There is, in many ways, a lack of cohesion to the game world. One reason for this is that, for all the designers' attempts to immerse you in it via the first person camera and intricate environment details, it doesn't really feel alive. Another is that the game is filled with inconsistencies and irritating bugs, many of which Shamus Young has amusingly catalogued. While I can't say I ran into any software-stopping crashes, I did on a number of occasions find myself thinking "That character shouldn't be saying this given that X just happened" or "Why the hell has the guy who was supposed to be adventuring with me vanished without a trace?" That said, I'm willing to allow for a certain degree of latitude in that, to an extent, you can attribute these bugs to the game's free-form nature: the more possibilities you leave open to the player, the greater the chance of an unexpected combination of events occurring and revealing a glaring inconsistency that the designers could never have predicted.

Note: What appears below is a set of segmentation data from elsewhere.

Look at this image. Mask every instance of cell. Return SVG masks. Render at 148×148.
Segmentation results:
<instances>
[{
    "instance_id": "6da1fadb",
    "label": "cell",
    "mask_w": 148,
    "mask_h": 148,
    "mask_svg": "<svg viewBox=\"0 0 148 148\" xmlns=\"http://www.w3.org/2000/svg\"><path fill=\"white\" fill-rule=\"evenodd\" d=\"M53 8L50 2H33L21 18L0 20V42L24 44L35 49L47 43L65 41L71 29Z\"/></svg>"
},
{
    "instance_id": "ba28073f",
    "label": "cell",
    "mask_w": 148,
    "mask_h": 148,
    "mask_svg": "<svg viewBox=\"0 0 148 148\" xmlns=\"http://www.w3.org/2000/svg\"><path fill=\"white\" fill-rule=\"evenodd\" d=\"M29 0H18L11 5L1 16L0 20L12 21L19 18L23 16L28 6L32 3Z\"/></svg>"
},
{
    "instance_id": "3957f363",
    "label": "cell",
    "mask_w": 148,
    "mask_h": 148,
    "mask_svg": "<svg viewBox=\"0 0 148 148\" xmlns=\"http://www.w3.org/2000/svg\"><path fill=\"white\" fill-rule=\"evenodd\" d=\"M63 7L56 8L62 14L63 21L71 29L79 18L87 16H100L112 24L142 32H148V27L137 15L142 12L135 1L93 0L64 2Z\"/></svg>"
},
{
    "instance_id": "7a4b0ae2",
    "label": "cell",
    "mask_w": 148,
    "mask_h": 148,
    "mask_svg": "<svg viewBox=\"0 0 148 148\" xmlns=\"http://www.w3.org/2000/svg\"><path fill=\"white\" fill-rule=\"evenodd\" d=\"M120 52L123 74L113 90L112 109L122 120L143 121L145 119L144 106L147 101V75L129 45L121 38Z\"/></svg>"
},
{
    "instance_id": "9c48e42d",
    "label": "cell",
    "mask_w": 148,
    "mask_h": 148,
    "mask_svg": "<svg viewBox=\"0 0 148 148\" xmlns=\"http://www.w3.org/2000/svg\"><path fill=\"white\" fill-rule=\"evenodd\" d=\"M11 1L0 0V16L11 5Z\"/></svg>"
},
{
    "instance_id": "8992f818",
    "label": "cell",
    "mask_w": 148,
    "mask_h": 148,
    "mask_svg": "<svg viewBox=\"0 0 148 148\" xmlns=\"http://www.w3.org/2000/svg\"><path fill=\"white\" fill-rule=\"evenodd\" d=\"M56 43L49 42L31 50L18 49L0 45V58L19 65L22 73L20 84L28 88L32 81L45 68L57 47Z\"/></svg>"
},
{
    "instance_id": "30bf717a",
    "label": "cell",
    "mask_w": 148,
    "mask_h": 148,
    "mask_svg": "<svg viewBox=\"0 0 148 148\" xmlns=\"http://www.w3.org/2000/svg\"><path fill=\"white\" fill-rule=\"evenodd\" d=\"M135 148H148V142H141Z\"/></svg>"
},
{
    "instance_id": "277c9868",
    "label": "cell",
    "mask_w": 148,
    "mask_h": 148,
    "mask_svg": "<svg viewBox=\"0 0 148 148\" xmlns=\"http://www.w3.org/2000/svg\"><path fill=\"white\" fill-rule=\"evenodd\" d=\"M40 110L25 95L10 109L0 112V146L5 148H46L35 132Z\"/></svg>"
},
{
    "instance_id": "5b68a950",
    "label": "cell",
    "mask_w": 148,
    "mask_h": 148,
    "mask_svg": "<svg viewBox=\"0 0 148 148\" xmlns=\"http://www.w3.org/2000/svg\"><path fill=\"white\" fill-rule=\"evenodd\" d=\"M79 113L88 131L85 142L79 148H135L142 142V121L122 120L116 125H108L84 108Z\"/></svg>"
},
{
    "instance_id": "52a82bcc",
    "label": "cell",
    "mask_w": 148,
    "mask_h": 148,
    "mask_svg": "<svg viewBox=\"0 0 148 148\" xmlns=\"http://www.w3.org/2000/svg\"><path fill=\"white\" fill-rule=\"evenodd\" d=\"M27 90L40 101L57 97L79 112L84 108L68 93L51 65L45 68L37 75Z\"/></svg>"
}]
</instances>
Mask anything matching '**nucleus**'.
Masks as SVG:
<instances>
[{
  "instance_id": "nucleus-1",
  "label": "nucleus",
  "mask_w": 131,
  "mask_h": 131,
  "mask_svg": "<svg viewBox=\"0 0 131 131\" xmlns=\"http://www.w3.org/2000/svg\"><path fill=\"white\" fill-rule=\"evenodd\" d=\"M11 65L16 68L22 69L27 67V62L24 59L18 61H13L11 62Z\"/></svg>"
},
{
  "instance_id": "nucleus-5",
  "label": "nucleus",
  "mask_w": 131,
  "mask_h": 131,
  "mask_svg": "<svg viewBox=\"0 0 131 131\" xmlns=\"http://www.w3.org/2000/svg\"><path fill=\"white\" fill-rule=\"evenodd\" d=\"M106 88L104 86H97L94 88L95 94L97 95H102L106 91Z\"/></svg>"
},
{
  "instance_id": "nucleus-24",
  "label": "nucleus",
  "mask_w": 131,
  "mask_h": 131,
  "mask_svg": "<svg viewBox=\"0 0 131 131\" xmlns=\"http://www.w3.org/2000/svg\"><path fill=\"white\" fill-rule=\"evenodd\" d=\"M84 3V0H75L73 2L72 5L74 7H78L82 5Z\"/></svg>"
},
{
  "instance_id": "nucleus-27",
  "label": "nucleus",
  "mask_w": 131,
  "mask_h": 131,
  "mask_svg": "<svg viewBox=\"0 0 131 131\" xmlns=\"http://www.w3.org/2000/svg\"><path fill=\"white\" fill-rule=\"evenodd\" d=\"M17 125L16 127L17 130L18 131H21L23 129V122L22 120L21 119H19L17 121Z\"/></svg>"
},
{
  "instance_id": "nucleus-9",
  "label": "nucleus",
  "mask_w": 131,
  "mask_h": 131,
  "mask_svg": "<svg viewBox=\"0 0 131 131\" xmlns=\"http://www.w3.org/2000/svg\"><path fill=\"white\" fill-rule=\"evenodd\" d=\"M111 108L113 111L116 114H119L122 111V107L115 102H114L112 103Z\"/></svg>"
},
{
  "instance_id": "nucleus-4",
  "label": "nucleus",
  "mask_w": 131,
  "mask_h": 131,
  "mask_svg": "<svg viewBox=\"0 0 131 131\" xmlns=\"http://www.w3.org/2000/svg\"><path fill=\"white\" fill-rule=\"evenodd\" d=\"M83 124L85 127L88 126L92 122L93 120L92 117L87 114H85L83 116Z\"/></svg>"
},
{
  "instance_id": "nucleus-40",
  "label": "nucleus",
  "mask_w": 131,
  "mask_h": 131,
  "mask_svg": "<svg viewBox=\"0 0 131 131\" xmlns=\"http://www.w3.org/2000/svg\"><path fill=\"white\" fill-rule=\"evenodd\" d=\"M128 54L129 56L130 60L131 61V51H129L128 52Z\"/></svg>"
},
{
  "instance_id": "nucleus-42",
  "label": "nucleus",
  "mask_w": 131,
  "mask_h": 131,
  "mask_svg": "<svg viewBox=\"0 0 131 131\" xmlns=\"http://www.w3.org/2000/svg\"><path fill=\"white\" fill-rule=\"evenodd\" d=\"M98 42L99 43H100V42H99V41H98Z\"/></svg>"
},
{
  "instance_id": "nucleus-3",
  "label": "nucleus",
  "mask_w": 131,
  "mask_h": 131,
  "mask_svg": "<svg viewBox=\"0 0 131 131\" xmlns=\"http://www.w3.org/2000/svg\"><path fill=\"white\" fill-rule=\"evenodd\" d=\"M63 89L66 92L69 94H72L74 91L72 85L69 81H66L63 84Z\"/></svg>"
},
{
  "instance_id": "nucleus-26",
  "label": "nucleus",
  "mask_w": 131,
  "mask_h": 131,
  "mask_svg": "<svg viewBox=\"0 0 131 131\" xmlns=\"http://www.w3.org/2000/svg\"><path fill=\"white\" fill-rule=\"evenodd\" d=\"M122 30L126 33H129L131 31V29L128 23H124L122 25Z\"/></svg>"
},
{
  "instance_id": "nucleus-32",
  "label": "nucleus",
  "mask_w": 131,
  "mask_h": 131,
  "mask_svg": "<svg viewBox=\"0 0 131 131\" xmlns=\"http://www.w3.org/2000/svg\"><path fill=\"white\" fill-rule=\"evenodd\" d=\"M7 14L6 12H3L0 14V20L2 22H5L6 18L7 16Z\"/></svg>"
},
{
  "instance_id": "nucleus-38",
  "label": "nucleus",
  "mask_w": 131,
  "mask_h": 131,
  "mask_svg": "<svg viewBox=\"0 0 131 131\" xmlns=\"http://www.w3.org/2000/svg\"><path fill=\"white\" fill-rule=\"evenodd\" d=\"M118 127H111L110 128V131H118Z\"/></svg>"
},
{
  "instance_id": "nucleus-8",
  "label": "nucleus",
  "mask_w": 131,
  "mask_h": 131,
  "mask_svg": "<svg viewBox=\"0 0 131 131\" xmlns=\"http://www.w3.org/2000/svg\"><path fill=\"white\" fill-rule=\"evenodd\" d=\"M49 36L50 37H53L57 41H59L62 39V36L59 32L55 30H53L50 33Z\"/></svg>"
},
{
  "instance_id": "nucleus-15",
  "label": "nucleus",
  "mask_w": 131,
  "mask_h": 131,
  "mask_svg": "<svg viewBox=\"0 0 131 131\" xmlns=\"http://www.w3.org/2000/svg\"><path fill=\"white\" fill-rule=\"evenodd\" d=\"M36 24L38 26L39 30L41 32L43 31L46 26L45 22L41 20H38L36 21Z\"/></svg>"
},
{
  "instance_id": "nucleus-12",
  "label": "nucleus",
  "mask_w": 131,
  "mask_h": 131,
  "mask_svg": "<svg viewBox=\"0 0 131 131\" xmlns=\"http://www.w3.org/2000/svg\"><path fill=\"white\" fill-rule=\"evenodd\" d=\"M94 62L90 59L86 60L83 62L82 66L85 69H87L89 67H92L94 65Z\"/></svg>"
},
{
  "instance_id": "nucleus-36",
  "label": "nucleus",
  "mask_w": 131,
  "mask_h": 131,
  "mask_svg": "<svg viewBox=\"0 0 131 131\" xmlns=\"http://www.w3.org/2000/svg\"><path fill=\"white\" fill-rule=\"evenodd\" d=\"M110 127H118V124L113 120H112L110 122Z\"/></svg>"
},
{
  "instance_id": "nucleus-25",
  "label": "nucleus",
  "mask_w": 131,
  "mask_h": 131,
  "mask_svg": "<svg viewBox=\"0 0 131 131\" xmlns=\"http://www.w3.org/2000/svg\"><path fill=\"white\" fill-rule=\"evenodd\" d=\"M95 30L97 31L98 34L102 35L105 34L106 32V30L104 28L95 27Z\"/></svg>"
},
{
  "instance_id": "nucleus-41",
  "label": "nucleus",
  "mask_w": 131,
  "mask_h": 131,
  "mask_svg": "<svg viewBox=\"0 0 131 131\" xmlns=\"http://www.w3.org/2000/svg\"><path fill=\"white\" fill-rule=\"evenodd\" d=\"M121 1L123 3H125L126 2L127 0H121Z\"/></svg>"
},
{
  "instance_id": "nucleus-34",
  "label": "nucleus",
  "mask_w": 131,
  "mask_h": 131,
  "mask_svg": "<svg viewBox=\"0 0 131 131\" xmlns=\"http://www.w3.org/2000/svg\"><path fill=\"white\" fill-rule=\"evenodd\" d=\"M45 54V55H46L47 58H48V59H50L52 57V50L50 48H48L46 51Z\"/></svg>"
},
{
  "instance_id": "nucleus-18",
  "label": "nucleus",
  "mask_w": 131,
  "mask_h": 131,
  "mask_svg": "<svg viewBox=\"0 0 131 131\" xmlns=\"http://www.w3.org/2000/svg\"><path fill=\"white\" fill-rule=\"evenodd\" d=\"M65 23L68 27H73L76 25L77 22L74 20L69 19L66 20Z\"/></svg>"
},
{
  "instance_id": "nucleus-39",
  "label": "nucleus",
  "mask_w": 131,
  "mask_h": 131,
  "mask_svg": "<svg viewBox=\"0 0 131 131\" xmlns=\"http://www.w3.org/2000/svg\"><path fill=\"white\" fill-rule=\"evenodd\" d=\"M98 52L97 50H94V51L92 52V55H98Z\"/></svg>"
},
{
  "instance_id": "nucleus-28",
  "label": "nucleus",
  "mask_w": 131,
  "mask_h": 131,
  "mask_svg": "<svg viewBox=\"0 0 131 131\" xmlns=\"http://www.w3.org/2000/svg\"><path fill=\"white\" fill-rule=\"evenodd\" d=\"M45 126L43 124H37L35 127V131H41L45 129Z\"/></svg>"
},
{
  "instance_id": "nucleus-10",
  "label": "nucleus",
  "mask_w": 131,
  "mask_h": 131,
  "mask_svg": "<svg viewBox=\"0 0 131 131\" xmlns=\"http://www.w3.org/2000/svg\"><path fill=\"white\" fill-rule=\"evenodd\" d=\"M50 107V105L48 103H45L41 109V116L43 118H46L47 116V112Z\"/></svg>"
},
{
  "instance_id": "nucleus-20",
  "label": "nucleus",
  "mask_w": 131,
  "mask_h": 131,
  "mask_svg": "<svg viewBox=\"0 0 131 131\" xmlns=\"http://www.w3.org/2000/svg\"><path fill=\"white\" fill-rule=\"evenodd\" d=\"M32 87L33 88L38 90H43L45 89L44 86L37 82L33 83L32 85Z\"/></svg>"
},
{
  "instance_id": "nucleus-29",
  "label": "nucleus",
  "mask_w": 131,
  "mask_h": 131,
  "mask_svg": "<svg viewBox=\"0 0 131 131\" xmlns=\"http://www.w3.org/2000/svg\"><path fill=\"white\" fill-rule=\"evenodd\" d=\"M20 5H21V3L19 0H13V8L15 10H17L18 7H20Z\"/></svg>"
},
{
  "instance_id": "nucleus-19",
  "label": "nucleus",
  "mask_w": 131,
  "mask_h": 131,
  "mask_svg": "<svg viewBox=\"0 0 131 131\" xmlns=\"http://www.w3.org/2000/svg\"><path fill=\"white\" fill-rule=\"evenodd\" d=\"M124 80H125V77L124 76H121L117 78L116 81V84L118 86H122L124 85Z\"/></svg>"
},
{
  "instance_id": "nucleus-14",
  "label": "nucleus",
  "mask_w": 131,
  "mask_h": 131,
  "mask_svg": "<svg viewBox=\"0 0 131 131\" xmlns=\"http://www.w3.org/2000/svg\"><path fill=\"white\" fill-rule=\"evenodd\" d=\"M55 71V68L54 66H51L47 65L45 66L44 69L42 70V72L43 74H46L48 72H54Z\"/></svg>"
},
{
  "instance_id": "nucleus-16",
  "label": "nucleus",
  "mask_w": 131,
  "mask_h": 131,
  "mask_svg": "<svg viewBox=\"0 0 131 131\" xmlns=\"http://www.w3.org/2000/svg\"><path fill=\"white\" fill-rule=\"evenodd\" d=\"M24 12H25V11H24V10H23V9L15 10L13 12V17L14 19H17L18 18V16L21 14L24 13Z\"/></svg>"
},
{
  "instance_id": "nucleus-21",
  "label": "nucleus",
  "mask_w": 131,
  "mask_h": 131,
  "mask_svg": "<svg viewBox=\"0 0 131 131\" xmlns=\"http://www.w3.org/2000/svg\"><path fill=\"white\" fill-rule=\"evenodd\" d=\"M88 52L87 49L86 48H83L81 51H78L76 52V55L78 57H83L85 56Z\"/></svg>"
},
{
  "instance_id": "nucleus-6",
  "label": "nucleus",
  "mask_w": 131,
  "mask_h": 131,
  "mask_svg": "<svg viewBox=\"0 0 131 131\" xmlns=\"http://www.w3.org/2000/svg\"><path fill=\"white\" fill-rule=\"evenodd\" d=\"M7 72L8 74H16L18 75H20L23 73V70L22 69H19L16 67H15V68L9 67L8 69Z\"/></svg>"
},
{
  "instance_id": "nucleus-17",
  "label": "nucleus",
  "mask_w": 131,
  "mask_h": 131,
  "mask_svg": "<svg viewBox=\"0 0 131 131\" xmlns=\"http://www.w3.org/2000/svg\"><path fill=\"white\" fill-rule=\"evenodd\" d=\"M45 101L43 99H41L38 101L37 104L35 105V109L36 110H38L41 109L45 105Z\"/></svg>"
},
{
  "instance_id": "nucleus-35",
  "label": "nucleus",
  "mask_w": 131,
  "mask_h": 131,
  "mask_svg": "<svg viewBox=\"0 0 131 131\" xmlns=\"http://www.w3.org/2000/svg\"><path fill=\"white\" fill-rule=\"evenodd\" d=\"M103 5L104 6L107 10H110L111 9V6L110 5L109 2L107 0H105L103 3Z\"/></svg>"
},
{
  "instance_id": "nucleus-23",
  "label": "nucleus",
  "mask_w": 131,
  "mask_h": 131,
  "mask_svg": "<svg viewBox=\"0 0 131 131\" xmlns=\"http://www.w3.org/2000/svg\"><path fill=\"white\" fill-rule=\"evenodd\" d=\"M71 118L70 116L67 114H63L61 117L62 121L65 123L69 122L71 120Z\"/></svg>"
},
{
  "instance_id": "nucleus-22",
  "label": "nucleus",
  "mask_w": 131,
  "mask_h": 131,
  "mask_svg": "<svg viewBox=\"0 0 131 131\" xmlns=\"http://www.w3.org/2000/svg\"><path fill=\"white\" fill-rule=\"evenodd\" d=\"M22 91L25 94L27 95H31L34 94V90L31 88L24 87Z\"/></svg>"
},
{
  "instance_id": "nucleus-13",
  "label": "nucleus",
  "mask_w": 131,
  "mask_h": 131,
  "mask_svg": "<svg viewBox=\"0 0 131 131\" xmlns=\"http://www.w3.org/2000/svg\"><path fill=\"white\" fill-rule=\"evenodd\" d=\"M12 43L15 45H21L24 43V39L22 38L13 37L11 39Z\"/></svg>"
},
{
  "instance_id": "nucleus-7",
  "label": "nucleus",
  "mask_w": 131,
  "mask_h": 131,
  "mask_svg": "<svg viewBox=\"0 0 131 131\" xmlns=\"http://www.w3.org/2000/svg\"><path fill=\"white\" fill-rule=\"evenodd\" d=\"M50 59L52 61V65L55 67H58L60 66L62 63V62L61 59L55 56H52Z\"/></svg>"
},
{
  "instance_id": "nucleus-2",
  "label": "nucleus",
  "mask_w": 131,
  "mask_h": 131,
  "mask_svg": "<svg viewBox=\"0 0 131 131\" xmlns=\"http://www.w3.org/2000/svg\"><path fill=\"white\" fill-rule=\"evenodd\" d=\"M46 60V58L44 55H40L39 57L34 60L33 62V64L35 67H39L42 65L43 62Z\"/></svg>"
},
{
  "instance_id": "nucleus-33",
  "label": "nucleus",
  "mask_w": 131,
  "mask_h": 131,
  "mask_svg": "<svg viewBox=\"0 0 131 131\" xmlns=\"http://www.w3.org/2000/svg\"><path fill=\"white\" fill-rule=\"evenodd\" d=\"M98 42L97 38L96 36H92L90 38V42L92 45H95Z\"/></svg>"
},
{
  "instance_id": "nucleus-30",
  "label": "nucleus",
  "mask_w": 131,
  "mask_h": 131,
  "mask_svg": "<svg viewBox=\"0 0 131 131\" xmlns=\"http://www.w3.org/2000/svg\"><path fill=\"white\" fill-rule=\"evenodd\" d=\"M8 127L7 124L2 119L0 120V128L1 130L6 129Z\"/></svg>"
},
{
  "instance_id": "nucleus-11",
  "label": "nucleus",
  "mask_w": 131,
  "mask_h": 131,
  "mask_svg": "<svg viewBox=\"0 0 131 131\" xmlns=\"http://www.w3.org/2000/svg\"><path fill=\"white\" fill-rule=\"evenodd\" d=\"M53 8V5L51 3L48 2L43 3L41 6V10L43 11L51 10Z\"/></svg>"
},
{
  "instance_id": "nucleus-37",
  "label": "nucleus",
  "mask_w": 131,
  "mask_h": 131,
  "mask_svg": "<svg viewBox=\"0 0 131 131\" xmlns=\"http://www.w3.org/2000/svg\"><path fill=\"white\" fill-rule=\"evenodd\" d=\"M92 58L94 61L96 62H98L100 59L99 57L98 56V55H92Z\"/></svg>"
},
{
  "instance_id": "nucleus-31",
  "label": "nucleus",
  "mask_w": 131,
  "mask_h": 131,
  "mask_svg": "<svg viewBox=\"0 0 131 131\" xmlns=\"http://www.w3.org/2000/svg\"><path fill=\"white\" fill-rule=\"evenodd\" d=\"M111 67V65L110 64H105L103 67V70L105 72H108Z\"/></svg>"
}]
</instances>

With that said, I enjoyed my jaunt through Fallout 3, despite being unable to shake the impression that the whole thing was being held together with sticking-plaster. In fact, now that I've shambled through it myself with a character not best suited to my play-style, I'm considering rolling a fresh character and starting from scratch, this time with a walkthrough by my side so I can make sure I don't miss out on anything. In summary, Bethesda pulled off some impressive work with this game, but the kings of the story-driven RPG remain Bioware and the dearly departed Black Isle Studios.